Giving Compass' Take:

· Writing for EdSurge, Tyler Gaspich, director of academic technologies at the Academy of Notre Dame de Namur, explains how the use of a business simulation provided his students with a hands-on learning experience to prepare them for future work. 

· What hands-on learning experiences can schools provide students to help them prepare for their futures? What other ways are schools preparing students for the workforce? 

· Read more about preparing students for the future workforce

High-schooler Caitlyn sits in front of a computer on the campus of Rider University, frantically scanning various pop-ups on her screen. Business reports, market trends and price fluctuations race through her mind, as she seeks the one piece of information she needs. Her team is spending the day figuring out how to effectively sell bottled water in three German provinces—all while competing against six other groups doing the same.

Caitlyn calls out to her group’s mentor, Chloe, a college student from Rider: “Chloe! Carbonated water isn’t selling for us in the Western region, but our price is lower than everyone else’s!” Chloe calmly responds to the excited student, “Have you and your marketing manager had a conversation recently?” A quick conversation reveals the group was not advertising in that region. A change in group strategy puts them back on track. Crisis averted.

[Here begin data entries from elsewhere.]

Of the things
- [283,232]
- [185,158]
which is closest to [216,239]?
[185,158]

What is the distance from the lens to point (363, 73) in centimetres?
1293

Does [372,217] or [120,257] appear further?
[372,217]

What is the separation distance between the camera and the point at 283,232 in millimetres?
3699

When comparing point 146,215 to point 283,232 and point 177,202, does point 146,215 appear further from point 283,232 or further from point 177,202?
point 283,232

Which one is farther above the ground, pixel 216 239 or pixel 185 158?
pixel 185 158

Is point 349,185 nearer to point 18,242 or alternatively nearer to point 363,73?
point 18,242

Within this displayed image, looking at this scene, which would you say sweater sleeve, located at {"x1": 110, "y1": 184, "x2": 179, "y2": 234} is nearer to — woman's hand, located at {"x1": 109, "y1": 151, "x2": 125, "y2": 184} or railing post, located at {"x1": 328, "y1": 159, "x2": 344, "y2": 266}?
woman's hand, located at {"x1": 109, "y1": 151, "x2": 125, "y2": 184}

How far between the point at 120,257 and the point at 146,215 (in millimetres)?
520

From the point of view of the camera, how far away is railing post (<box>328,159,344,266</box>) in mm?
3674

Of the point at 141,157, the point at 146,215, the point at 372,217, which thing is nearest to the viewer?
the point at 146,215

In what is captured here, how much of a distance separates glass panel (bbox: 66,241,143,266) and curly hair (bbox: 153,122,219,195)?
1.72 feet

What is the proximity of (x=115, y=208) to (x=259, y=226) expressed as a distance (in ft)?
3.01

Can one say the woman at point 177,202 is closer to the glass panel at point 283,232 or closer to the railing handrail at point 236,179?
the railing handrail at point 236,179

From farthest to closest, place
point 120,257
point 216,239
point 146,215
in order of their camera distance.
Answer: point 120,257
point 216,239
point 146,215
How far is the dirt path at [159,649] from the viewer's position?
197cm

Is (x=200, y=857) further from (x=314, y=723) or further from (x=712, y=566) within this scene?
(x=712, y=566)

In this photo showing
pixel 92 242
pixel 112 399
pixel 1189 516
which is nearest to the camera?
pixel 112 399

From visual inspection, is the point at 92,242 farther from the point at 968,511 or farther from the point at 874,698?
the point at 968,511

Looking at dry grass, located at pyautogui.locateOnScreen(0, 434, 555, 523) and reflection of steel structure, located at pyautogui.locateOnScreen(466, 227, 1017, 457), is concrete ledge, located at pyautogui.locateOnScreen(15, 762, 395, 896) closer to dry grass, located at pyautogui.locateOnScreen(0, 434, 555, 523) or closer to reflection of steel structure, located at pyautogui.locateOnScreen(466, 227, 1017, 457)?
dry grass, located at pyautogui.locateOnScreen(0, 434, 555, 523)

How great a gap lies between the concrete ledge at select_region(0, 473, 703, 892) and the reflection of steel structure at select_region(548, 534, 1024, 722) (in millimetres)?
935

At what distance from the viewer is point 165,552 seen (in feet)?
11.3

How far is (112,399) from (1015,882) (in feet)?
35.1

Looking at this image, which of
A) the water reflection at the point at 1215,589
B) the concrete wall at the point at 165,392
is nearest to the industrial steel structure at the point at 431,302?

I teach at the Academy of Notre Dame de Namur, an all-girls Catholic high school in Villanova, Pa. Last year, Caitlyn and the rest of her class participated in a daylong simulation-slash-competition in partnership with the German business juggernaut SAP. The day’s goal? To wind up as the tam that made the most revenue during a modeled 60-day business cycle, which occurred in three, 20-minute rounds of sheer madness that resembled a trading room floor.